The Windows NT screensaver matches the security level of the user logged onto the machine, Microsoft explained, but does not check to make sure that the match is accurate. Theoretically, a malicious screensaver file could allow any user to log on as an administrator.
The NT flaw is the latest in a long line of security issues that have beset the software maker.
Microsoft admitted last week that its Windows 98 operating system had surreptitiously, and unintentionally, according to the company, been gathering user identification numbers during the Windows 98 registration process. Although Microsoft at first insisted that the numbers were only read by the Microsoft Web site, subsequently, the company confirmed that any Web site could gain access to the identification information.
Microsoft's privacy woes come on the heels of Intel's battle with privacy advocacy groups over its decision to include a serial number on each Pentium III processor that can identify users during ecommerce transactions.
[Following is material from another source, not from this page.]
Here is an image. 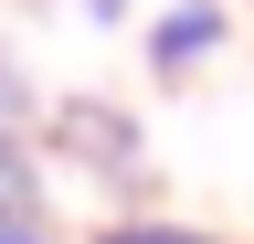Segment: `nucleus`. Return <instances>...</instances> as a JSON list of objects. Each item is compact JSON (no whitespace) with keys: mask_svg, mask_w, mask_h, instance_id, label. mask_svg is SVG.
I'll return each mask as SVG.
<instances>
[{"mask_svg":"<svg viewBox=\"0 0 254 244\" xmlns=\"http://www.w3.org/2000/svg\"><path fill=\"white\" fill-rule=\"evenodd\" d=\"M43 149H64L74 170H95V180H138V117H117V106H95V96H74V106H53L43 128H32Z\"/></svg>","mask_w":254,"mask_h":244,"instance_id":"obj_1","label":"nucleus"},{"mask_svg":"<svg viewBox=\"0 0 254 244\" xmlns=\"http://www.w3.org/2000/svg\"><path fill=\"white\" fill-rule=\"evenodd\" d=\"M222 43H233V11H222V0H170V11L148 21V75L180 85V75H201Z\"/></svg>","mask_w":254,"mask_h":244,"instance_id":"obj_2","label":"nucleus"},{"mask_svg":"<svg viewBox=\"0 0 254 244\" xmlns=\"http://www.w3.org/2000/svg\"><path fill=\"white\" fill-rule=\"evenodd\" d=\"M53 180H43V138L32 128H0V223H43Z\"/></svg>","mask_w":254,"mask_h":244,"instance_id":"obj_3","label":"nucleus"},{"mask_svg":"<svg viewBox=\"0 0 254 244\" xmlns=\"http://www.w3.org/2000/svg\"><path fill=\"white\" fill-rule=\"evenodd\" d=\"M85 244H222V234H201V223H170V212H106Z\"/></svg>","mask_w":254,"mask_h":244,"instance_id":"obj_4","label":"nucleus"},{"mask_svg":"<svg viewBox=\"0 0 254 244\" xmlns=\"http://www.w3.org/2000/svg\"><path fill=\"white\" fill-rule=\"evenodd\" d=\"M0 128H43V96L11 75V53H0Z\"/></svg>","mask_w":254,"mask_h":244,"instance_id":"obj_5","label":"nucleus"},{"mask_svg":"<svg viewBox=\"0 0 254 244\" xmlns=\"http://www.w3.org/2000/svg\"><path fill=\"white\" fill-rule=\"evenodd\" d=\"M85 21H95V32H117V21H127V0H85Z\"/></svg>","mask_w":254,"mask_h":244,"instance_id":"obj_6","label":"nucleus"},{"mask_svg":"<svg viewBox=\"0 0 254 244\" xmlns=\"http://www.w3.org/2000/svg\"><path fill=\"white\" fill-rule=\"evenodd\" d=\"M0 244H53V234L43 223H0Z\"/></svg>","mask_w":254,"mask_h":244,"instance_id":"obj_7","label":"nucleus"}]
</instances>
Privacy groups fear that such a feature could allow marketers and hackers to share or steal information about users.
The two types of machines at risk for this particular NT security bug are workstations and terminal servers that allow non-administrative users to interactively log on, or servers that allow remote users to execute programs. Windows NT 4.0 is affected by the problem.
There are no known examples of machines that were hacked using this glitch, Microsoft said. Last week, Microsoft product manager Scott Culp said he believed any attack using this vulnerability was unlikely.
"It requires a detailed understanding of the operating system--it's a highly technical attack. This isn't something that's easily put together," he said.
The Windows NT bug was discovered by Cybermedia Software of India.